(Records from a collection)
##########

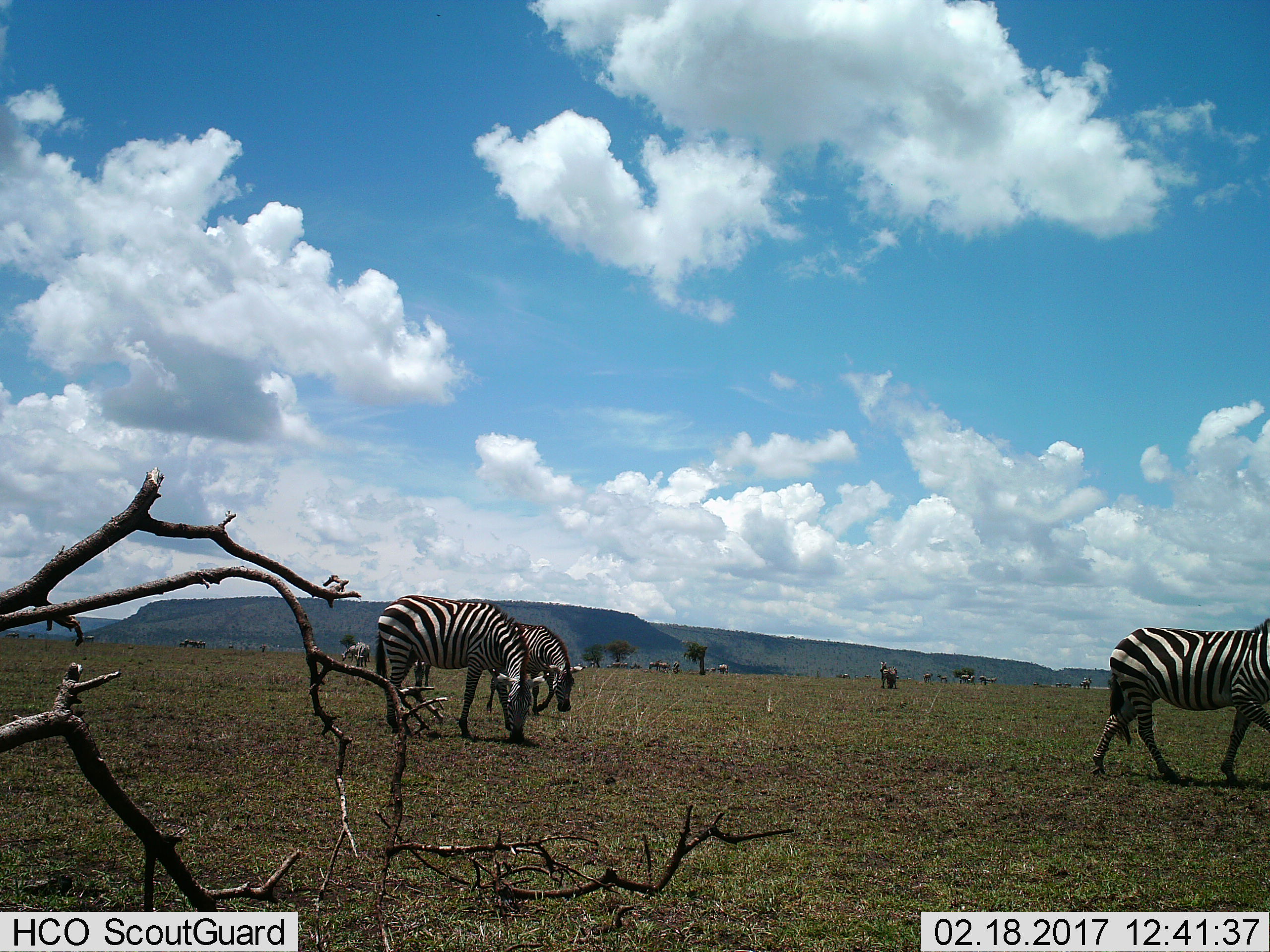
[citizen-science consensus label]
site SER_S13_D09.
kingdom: Animalia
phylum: Chordata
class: Mammalia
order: Perissodactyla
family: Equidae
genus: Equus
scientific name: Equus quagga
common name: plains zebra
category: zebraplains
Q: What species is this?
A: Zebraplains (plains zebra) (Equus quagga).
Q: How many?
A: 11-50.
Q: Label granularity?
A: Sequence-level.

##########

_Problem to solve_. From the opening line of the entries above to the line that holds "Q: What species is this?", inclusive, reproduce each line exactly and omit any picture.

_Solution to this problem_.
[citizen-science consensus label]
site SER_S13_D09.
kingdom: Animalia
phylum: Chordata
class: Mammalia
order: Perissodactyla
family: Equidae
genus: Equus
scientific name: Equus quagga
common name: plains zebra
category: zebraplains
Q: What species is this?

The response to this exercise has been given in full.